Until recently I never had any practical experience with NoSQL, as I only ever worked with SQL databases. I knew the existence of the different types of databases, but never really played around with them. However, my current project seems the perfect candidate to try out some NoSQL things since I have to deal with large data objects/files that aren't easily mapped to a rigid structure.

First of all, I want to explain the structure of the data. When I say that it is not rigid, I don't mean that the content can be anything it wants. There still are rules, but you can have nesting as much as you want for instance. Mapping this to an SQL structure may be possible, but querying it will become difficult. The structure that is there, is more on a meta level, where you describe the rules of the structure and not of the content.

As you may know from some older blog posts, I don't like storing big data (especially JSON or text data) in a database column. I don't see the purpose and it will become difficult to do something useful with this data. A small side note may be that I discovered that there are possibilities with PostgreSQL to still query this data, which is something I will look into in the future and compare it with MongoDB.

For my project I have chosen MongoDB as a document store. It is a whole new world where querying happens completely different with the aggregate functions and there is a lot to learn. I haven't done much in-depth performance testing, and support for searching for data based on an entity (like with Hibernate) doesn't seem to be possible.

But I must admit that the small thing I have used MongoDB for so far has already enabled something that would not have been possible (or at least not easily) using a regular SQL database or reading the data from the JSON files directly.

I still have some concern however with the lack of linking, in that sense, where an SQL database has very strong linking and structure, it seems like MongoDB doesn't have any structure or linking at all.
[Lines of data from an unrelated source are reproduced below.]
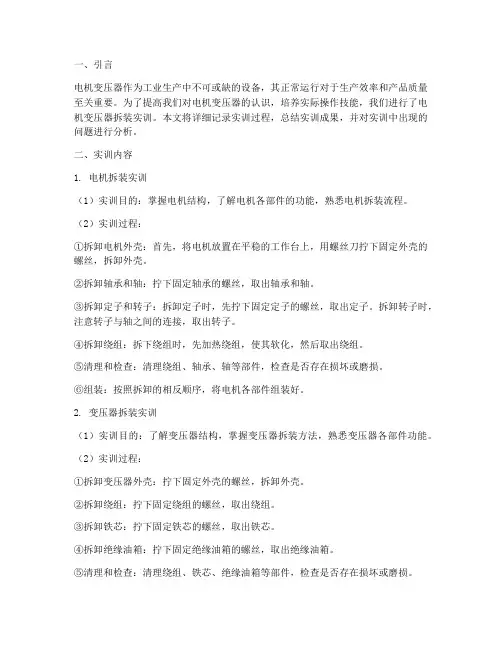 一、引言

电机变压器作为工业生产中不可或缺的设备，其正常运行对于生产效率和产品质量至关重要。为了提高我们对电机变压器的认识，培养实际操作技能，我们进行了电机变压器拆装实训。本文将详细记录实训过程，总结实训成果，并对实训中出现的问题进行分析。

二、实训内容

1. 电机拆装实训

（1）实训目的：掌握电机结构，了解电机各部件的功能，熟悉电机拆装流程。

（2）实训过程：

①拆卸电机外壳：首先，将电机放置在平稳的工作台上，用螺丝刀拧下固定外壳的螺丝，拆卸外壳。

②拆卸轴承和轴：拧下固定轴承的螺丝，取出轴承和轴。

③拆卸定子和转子：拆卸定子时，先拧下固定定子的螺丝，取出定子。拆卸转子时，注意转子与轴之间的连接，取出转子。

④拆卸绕组：拆下绕组时，先加热绕组，使其软化，然后取出绕组。

⑤清理和检查：清理绕组、轴承、轴等部件，检查是否存在损坏或磨损。

⑥组装：按照拆卸的相反顺序，将电机各部件组装好。

2. 变压器拆装实训

（1）实训目的：了解变压器结构，掌握变压器拆装方法，熟悉变压器各部件功能。

（2）实训过程：

①拆卸变压器外壳：拧下固定外壳的螺丝，拆卸外壳。

②拆卸绕组：拧下固定绕组的螺丝，取出绕组。

③拆卸铁芯：拧下固定铁芯的螺丝，取出铁芯。

④拆卸绝缘油箱：拧下固定绝缘油箱的螺丝，取出绝缘油箱。

⑤清理和检查：清理绕组、铁芯、绝缘油箱等部件，检查是否存在损坏或磨损。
This is a bit of a double thing, on the one hand, I like the rules and restrictions of an SQL database to prevent wrong and invalid data being inserted. On the other hand, I feel that this causes all rules to be duplicated and cause more work to keep them in sync. The topic of actual useful linking versus duplication in an SQL database is a topic for another blog, and it may surprise you.

For now I haven't gone the approach yet to duplicate information and integrate them in the data in MongoDB. I don't know if I will ever really go down that path, I may just keep references with ids instead of really duplicating the data. However, in some cases my current data is already duplicated as changes should not be automatically reflected in other documents. Duplicating and integrating information more seems to be an optimization technique that you use to avoid doing extra look-ups. The downside of such an approach would be that updating information that is duplicated many times makes updating it much harder, which is also the main reason I wouldn't opt for this.

This was a short description of my first experiences with using MongoDB as a document store, which went pretty well, aside from the trouble of learning a completely new system to fetching data. I know there are other document stores, and even many other types of NoSQL databases. I don't think I will diversify much more in the upcoming future, but I might do some experiments with other databases just for the experience.

I know NoSQL databases are a hot topic, but I haven't seen them much being used on projects where I worked. I would love to hear from other people to see how they have come into contact with NoSQL databases, what they were used for, and whether or not standard SQL database is still a go to first choice for other people, as it is for me.